BORGChat is a LAN messaging software program. It has achieved a relative state of popularity and it is considered to be a complete LAN chat program. It has been superseded by commercial products which allow voice chat, video conferencing, central monitoring and administration. An extension called "BORGVoice" adds word producing chat capabilities to BORGChat, the extension remains in alpha stage.

== History ==
BORGChat was first published from Ionut Cioflan (nickname "IOn") in 2002. The name comes from the BORG race from Star Trek: The Borg is a massive society of cybernetic automatons abducted and assimilated from thousands of species.

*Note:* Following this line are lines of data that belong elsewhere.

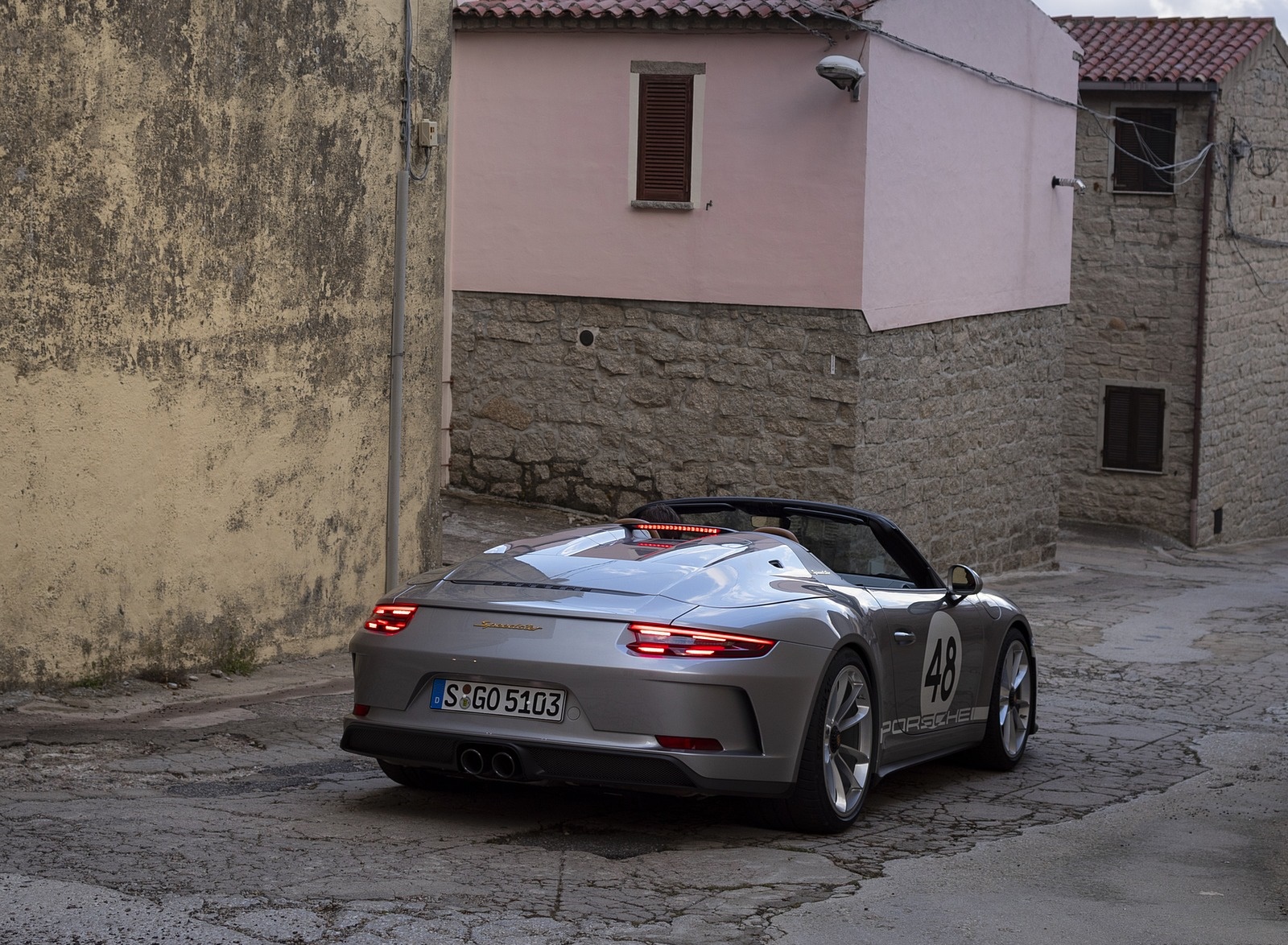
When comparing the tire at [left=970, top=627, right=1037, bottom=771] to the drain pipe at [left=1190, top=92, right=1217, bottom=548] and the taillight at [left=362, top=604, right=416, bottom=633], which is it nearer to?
the taillight at [left=362, top=604, right=416, bottom=633]

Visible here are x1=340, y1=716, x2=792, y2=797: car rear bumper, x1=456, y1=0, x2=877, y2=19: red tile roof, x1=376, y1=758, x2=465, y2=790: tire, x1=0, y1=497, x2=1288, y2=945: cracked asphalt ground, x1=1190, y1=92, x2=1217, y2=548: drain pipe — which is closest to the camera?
x1=0, y1=497, x2=1288, y2=945: cracked asphalt ground

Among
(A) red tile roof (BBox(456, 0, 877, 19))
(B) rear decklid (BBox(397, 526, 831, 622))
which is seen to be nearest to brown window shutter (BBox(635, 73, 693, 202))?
(A) red tile roof (BBox(456, 0, 877, 19))

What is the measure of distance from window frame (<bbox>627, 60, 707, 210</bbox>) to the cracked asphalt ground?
8.43 meters

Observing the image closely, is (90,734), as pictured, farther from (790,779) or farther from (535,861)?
(790,779)

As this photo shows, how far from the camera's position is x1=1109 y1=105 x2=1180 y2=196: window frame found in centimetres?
2556

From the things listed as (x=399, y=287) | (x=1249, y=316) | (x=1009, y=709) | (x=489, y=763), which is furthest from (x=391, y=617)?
(x=1249, y=316)

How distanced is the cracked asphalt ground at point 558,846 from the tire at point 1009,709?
0.10m

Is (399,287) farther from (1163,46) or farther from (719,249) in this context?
(1163,46)

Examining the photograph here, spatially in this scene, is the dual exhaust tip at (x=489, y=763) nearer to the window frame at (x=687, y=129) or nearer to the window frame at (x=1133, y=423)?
the window frame at (x=687, y=129)

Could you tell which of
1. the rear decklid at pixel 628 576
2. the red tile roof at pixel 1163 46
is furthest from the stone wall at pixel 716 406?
the rear decklid at pixel 628 576

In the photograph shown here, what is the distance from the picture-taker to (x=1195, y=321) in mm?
25594

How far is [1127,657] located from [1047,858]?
750 cm

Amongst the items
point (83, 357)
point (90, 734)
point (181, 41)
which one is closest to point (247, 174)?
point (181, 41)

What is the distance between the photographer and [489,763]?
5578 millimetres
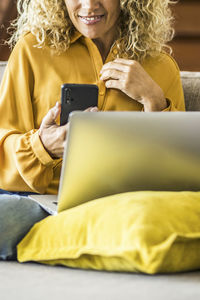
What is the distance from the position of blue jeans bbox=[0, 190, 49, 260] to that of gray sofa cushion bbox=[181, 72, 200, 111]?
736mm

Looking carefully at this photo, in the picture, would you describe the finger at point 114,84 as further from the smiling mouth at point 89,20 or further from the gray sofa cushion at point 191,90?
the gray sofa cushion at point 191,90

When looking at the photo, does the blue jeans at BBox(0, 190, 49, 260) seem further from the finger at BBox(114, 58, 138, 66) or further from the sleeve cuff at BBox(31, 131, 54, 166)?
the finger at BBox(114, 58, 138, 66)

The Borg collective improves by consuming technologies, in a similar way wishes BORGChat to "assimilate".

== Features ==
The software supports the following features:
- Public and private chat rooms (channels), support for own chat rooms
- Avatars with user information and online alerts
- Sending private messages
- Sending files and pictures, with pause and bandwidth management
- Animated smileys (emoticons) and sound effects (beep)
- View computers and network shares
- Discussion logs in the LAN
- Message filter, ignore messages from other users
- Message board with Bulletin Board Code (bold, italic, underline)
- Multiple chat status modes: Available/Busy/Away with customizable messages
- Multi language support (with the possibility of adding more languages): English, Romanian, Swedish, Spanish, Polish, Slovak, Italian, Bulgarian, German, Russian, Turkish, Ukrainian, Slovenian, Czech, Danish, French, Latvian, Portuguese, Urdu, Dutch, Hungarian, Serbian, Macedonian.